地図についての文章から、「伊那谷の境界域から見えること、思ったことを遺します」を含む言葉で始まり「い」と言う人も多いのだろう。」で終わる部分を、一字も変えずに抜き出すこと。

対象の文章:
****

Cosmos Factory

伊那谷の境界域から見えること、思ったことを遺します

「地図」について 前編

2024-05-07 23:07:31 | 信州・信濃・長野県

 『地図中心』(一般財団法人日本地図センター)についてこれまで2回ほど引用して日記を記した。そもそも地図に興味がもともとあった。今は長野県民俗地図なるものに傾向しているが、ちょっと意味合いが違う。後者は表現方法として地図、といっても略図のようなものだが利用しようとしているもの。前者はまさに「地図」である。地図と言えば国土地理院の地図を思い浮かべるのは、仕事がらかつてはこの地図を多用していたからだ。しかしデジタル時代になって、かつてのような柾版の国土地理院の地図を広げることはなくなった。かつて会社の図面用の引き出しに国土地理院の柾版の地図がたくさん購入してあっていつでも利用できるように確保していたもの。したがってちょっと私用でいただくこともあった。いつごろから柾版の地図を利用しなくなったのだろう、と振り返るが、もうずいぶん以前からだ。やはりパソコンがウインドウズ時代に入ってからだろうか。したがって30年近いことになり、そもそも柾版の国土地理院の地図など「知らない」と言う人も多いのだろう。

 さて、その国土地理院の地図も昔とはだいぶデザインが変わっている。海青社というところから『読みたくなる゜地図」』なる本が出版されている。シリーズもので何冊も出版されているようだが、そのうちの「地方都市編②」には駒ヶ根市と佐久市が取り上げられている。「日本の都市はどう変わったか」をテーマにしているもので、2万5千分の1の地図の過去と現在の地図を並ぶて記述している。この2市を担当されたのは長野県環境保全研究所の浦山佳恵さん。同所の人文担当の方で、とりわけ長野県民俗の会で活動を共にさせてもらっている。そんな浦山さんから駒ヶ根市を担当するにあたり、過去とどのようなことが変わったか話を聞かせてもらいたいと連絡があったのは一昨年だっただろうか。「地方都市編②」は昨年の7月に刊行されている。わたしで良いのだろうかとも思ったが、浦山さんにとっては南信の小都市のことはあまり身近ではなかったことから、初歩的な情報源ということで少し駒ヶ根のことについて話をさせていただいた。ただ、そもそも過去と現在と言っても、駒ヶ根市は「それほど変わっていない」というのがわたしの印象だった。地図上で大きく変わった出来事と言えば、農村だから「ほ場整備」。しかし駒ヶ根市でのほ場整備のピークは昭和50年以前のこと。過去のいつの地図を採用するかにもよるが、今回は昭和51年の地図が過去の地図として取り上げられた。したがって地図の変化を著しく示すことになる道路の配置はほとんど変わっていない。加えて当時は既に中央自動車道が開通していた。あえて大きな違いは地図標記がかつてと今では異なるということ。ようは地図上の物の変化というよりは、ソフト上の変化が著しく見て取れる、というところ。その中でどうしても物の変化を上げるとすれば、看護大学がかつてはなかったこと、スキー場がなかったこと、国道バイパスがなかったこと、それに加えて現在の文化会館のところに昭和51年の図では昭和伊南病院があった。その昭和伊南病院も数年後には移転して本に掲載されたエリア外に建てられる予定。

 いずれにしても、駒ヶ根市という選択肢は編集者からのものなのかもしれないが、比較してもそれほど変化のない駒ヶ根市ではちょっと解説が難しかったかもしれない。そのせいもあるのだろう、解説では地図外にあたる中央アルプスのことや養命酒駒ヶ根工場といったことにも触れている。

****

与えられた資料:

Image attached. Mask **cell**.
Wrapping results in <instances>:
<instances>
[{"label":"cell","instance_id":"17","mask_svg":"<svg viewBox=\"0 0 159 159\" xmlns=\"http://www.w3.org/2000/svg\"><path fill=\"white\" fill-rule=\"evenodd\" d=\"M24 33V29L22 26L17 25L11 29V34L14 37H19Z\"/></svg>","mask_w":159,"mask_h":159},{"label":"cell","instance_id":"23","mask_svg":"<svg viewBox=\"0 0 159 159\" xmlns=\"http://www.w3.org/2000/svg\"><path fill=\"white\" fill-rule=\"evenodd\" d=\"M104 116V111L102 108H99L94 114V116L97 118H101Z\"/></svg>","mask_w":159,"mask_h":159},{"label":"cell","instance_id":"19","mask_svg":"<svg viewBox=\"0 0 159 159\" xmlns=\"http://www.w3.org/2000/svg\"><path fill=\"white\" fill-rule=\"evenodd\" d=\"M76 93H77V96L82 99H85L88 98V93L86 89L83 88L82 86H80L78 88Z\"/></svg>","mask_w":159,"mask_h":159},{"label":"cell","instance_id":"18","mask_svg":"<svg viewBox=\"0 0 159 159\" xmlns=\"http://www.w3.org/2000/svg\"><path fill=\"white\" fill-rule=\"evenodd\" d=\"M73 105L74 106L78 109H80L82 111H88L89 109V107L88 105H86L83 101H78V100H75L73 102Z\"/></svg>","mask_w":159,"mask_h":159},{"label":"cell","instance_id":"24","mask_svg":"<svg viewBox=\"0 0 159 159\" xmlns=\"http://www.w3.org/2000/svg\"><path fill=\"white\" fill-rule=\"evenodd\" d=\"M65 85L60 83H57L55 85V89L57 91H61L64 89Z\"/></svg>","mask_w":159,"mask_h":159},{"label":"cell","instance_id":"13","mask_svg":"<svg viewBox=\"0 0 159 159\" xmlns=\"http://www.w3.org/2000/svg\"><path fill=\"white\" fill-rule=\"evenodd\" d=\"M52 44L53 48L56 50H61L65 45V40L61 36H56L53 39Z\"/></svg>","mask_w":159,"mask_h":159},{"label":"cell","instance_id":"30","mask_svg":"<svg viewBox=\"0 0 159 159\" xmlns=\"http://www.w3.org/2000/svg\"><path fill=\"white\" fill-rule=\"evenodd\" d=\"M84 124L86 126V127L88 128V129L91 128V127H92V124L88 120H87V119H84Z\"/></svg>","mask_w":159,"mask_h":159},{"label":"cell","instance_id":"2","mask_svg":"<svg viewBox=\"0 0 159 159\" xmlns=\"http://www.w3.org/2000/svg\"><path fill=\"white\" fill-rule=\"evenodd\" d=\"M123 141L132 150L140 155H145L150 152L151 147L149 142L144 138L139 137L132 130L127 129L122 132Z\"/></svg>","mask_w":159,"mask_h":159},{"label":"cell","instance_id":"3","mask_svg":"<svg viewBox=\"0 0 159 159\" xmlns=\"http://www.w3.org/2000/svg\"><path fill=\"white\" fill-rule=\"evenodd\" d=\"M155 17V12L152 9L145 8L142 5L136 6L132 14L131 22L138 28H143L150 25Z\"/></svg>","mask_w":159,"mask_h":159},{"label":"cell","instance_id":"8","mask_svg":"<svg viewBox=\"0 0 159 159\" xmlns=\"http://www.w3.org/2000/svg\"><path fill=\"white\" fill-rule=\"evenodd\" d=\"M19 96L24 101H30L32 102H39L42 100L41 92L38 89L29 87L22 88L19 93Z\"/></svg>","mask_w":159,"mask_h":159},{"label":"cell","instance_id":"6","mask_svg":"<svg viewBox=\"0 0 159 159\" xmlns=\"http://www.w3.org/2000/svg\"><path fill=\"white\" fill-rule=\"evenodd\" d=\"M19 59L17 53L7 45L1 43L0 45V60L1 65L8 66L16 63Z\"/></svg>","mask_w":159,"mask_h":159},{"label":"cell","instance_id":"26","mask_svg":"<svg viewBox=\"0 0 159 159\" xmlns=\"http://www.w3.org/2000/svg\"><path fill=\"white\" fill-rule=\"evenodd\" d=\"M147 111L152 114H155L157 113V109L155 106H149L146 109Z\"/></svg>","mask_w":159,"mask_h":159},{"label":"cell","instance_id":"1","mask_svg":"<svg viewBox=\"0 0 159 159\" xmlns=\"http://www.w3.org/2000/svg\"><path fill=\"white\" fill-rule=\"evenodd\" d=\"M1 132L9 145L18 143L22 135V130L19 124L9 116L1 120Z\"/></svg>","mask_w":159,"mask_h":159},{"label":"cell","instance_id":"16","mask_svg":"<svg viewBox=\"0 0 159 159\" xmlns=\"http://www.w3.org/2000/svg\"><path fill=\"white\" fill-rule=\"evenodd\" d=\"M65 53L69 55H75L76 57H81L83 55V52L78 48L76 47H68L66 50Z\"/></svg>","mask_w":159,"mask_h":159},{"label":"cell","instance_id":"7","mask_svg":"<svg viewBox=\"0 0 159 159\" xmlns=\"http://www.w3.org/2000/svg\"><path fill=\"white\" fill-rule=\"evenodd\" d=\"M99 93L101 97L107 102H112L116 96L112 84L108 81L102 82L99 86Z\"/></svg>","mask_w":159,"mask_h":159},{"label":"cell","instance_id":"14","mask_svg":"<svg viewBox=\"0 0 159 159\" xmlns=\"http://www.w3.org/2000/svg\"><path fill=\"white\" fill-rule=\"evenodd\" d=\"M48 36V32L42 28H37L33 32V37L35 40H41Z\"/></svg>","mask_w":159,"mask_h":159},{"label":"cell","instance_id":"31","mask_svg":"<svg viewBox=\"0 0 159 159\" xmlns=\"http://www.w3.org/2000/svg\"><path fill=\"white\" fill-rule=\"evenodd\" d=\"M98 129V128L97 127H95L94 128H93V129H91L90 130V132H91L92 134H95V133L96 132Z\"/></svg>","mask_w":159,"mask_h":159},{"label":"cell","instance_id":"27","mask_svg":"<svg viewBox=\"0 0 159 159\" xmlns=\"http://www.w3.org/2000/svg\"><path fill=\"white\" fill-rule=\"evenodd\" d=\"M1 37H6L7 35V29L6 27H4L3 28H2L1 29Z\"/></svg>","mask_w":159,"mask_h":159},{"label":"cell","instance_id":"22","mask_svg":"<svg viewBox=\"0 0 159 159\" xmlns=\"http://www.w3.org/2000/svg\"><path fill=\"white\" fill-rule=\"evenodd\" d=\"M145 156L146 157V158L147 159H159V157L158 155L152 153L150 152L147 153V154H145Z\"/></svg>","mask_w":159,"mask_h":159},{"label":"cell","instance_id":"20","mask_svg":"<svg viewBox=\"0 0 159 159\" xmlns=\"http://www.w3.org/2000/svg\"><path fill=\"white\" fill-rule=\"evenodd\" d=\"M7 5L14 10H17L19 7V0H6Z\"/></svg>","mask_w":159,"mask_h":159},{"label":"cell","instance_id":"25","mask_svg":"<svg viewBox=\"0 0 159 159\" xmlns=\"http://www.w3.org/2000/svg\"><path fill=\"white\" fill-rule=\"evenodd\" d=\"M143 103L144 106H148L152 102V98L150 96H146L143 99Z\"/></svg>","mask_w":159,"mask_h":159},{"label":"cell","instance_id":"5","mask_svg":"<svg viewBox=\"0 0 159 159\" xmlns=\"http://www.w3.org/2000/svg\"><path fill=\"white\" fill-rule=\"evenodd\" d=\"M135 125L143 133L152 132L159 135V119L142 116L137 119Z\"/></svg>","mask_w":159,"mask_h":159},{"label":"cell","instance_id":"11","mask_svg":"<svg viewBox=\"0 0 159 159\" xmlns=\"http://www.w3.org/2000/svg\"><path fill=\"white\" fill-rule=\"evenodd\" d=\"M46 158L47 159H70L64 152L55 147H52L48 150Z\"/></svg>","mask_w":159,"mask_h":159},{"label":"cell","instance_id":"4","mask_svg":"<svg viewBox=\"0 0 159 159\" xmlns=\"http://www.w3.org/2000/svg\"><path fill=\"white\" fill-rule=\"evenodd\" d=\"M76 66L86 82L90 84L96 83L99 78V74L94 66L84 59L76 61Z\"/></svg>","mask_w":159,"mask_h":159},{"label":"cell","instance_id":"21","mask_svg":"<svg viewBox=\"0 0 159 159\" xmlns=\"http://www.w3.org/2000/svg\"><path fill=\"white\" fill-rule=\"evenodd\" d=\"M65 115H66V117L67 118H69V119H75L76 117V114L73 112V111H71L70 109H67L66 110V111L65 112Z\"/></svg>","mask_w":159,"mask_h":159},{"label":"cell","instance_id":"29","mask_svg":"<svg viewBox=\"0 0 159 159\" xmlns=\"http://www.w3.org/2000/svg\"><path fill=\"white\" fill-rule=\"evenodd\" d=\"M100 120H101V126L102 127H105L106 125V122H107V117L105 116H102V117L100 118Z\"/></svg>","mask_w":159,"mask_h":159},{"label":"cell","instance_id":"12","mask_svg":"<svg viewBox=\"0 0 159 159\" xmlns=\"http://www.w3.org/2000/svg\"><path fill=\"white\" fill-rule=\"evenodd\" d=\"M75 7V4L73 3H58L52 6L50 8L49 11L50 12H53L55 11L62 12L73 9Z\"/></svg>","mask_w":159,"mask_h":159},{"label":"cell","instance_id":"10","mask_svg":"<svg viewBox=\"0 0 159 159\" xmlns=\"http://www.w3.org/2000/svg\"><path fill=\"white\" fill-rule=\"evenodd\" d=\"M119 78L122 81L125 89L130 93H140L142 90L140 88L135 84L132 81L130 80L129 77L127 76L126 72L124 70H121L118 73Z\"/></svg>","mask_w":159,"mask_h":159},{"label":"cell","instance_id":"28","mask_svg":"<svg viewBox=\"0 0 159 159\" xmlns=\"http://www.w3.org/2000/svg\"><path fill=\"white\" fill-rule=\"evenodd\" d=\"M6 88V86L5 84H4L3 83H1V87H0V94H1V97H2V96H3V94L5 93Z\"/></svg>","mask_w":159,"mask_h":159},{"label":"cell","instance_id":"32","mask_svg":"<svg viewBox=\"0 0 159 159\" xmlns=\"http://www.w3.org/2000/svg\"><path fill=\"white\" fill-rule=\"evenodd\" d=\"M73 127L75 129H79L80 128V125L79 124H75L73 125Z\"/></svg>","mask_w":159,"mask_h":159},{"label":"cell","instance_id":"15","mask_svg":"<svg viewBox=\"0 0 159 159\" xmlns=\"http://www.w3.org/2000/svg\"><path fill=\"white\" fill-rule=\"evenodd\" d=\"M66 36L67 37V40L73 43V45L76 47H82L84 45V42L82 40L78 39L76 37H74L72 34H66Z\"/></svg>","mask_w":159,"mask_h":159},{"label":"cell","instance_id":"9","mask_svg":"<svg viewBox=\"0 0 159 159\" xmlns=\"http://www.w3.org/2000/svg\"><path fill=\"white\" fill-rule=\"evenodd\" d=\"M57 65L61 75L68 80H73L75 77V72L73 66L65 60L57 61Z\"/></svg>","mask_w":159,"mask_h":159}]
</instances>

****

課題の結果:
伊那谷の境界域から見えること、思ったことを遺します

「地図」について 前編

2024-05-07 23:07:31 | 信州・信濃・長野県

 『地図中心』(一般財団法人日本地図センター)についてこれまで2回ほど引用して日記を記した。そもそも地図に興味がもともとあった。今は長野県民俗地図なるものに傾向しているが、ちょっと意味合いが違う。後者は表現方法として地図、といっても略図のようなものだが利用しようとしているもの。前者はまさに「地図」である。地図と言えば国土地理院の地図を思い浮かべるのは、仕事がらかつてはこの地図を多用していたからだ。しかしデジタル時代になって、かつてのような柾版の国土地理院の地図を広げることはなくなった。かつて会社の図面用の引き出しに国土地理院の柾版の地図がたくさん購入してあっていつでも利用できるように確保していたもの。したがってちょっと私用でいただくこともあった。いつごろから柾版の地図を利用しなくなったのだろう、と振り返るが、もうずいぶん以前からだ。やはりパソコンがウインドウズ時代に入ってからだろうか。したがって30年近いことになり、そもそも柾版の国土地理院の地図など「知らない」と言う人も多いのだろう。